■ DOCUMENT PASSAGE
************

The first development happened last Wednesday when Zuma used his much-awaited night visit to Harare ostensibly to review GPA progress ahead of Friday’s Sadc summit in Maputo to unilaterally install Welshman Ncube, who is also an in-law of his, as a GPA principal in a manner that shockingly violated Zimbabwe’s Constitution and sovereignty.

Less than 24 hours after Zuma’s oppro­brium in Harare, at least 34 mine workers in Marikana were massacred in cold blood while at least 78 were critically injured, some in life-threatening ways by trig­ger-happy South African police whose lack of professional restraint was nauseatingly palpable as they unleashed an unnerving volley of gunfire from their state-of-the-art automatic weapons which were captured by television cameras and repeatedly broadcast worldwide.

While these two incidents, one in Harare and the other in Marikana, are indeed different they are nevertheless unified by quite important, legitimate and growing public con­cerns about President Zuma’s leadership or lack thereof on key South African and regional issues with wider cross-border implications on matters of the rule of law, constitutionalism, non-violence, accountability and respect for human life among many other related concerns.

************

■ DATASET EXCERPTS

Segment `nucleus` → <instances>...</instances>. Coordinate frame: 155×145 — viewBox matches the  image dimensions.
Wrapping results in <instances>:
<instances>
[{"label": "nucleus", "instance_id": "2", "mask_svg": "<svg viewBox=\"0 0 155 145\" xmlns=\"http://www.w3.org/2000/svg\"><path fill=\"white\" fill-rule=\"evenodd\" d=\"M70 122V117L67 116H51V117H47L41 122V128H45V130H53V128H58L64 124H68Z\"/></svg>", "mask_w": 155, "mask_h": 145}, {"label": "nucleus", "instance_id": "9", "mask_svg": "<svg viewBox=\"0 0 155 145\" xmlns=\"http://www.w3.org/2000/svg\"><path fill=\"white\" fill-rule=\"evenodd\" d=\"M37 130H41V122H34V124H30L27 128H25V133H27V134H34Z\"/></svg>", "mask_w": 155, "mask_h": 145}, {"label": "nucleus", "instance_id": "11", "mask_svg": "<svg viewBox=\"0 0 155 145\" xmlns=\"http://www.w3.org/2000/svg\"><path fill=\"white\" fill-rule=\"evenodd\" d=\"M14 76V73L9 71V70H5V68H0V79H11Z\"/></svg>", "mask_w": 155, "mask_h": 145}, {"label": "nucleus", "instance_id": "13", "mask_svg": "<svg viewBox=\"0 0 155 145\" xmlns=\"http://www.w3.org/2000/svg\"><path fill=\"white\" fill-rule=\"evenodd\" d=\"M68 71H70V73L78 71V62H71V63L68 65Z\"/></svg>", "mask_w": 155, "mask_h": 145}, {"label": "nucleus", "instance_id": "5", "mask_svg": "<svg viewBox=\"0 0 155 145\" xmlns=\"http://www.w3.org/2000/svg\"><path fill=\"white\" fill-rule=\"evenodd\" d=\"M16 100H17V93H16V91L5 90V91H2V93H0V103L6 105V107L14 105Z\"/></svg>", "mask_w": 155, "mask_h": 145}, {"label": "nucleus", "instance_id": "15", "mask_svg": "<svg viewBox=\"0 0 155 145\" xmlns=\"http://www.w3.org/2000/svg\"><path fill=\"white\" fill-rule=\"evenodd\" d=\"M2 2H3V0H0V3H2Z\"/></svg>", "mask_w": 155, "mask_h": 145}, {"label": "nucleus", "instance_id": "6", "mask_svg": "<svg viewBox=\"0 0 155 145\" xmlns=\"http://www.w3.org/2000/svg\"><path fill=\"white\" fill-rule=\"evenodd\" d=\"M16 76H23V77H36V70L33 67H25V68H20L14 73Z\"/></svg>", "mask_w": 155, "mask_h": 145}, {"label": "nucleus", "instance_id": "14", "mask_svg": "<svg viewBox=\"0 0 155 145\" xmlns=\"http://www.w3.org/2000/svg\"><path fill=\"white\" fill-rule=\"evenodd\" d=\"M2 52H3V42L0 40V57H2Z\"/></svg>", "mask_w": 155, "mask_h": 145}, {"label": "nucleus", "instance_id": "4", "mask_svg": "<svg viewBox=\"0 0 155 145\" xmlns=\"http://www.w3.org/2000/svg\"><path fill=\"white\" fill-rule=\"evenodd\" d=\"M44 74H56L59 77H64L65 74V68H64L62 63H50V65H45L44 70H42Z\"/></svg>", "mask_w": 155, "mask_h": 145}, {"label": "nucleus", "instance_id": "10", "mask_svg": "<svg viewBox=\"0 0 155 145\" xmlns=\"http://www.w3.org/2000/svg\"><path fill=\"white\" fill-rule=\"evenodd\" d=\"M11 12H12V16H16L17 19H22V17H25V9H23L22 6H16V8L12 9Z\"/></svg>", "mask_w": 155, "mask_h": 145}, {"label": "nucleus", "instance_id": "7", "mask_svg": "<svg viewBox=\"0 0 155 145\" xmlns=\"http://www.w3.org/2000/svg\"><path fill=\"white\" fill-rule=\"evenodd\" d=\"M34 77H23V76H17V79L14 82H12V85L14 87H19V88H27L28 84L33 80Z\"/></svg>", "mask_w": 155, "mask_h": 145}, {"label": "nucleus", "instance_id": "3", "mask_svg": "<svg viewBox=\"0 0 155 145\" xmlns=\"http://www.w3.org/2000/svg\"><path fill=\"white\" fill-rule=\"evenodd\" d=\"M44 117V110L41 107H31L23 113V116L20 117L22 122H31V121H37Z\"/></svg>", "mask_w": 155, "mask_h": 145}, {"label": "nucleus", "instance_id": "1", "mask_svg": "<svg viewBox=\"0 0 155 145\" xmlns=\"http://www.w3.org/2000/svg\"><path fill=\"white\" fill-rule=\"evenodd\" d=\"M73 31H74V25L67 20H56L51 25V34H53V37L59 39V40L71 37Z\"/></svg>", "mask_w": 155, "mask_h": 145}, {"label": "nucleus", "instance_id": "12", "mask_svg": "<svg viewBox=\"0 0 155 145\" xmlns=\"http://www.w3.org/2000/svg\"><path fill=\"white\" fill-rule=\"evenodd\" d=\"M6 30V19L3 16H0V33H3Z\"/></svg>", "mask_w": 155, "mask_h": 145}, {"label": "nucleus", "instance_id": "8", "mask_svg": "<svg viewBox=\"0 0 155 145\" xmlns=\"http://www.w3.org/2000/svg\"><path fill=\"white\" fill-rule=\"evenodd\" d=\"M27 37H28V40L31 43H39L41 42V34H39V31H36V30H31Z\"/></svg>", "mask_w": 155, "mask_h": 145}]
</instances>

************

■ OBJECTIVES
1) Reproduce the part of the passage on Zuma and Marikana that opens with the words containing "The first development" and closes with "Constitution and sovereignty.".
2) Answer these questions using the passage on Zuma and Marikana:
(a) In which city was the Sadc summit held?
(b) How is Welshman Ncube related to Zuma?
(c) How many mine workers at Marikana were critically injured?

■ EXPECTED OUTPUTS
1)
The first development happened last Wednesday when Zuma used his much-awaited night visit to Harare ostensibly to review GPA progress ahead of Friday’s Sadc summit in Maputo to unilaterally install Welshman Ncube, who is also an in-law of his, as a GPA principal in a manner that shockingly violated Zimbabwe’s Constitution and sovereignty.

2)
(a) Maputo
(b) He is an in-law of Zuma's.
(c) At least 78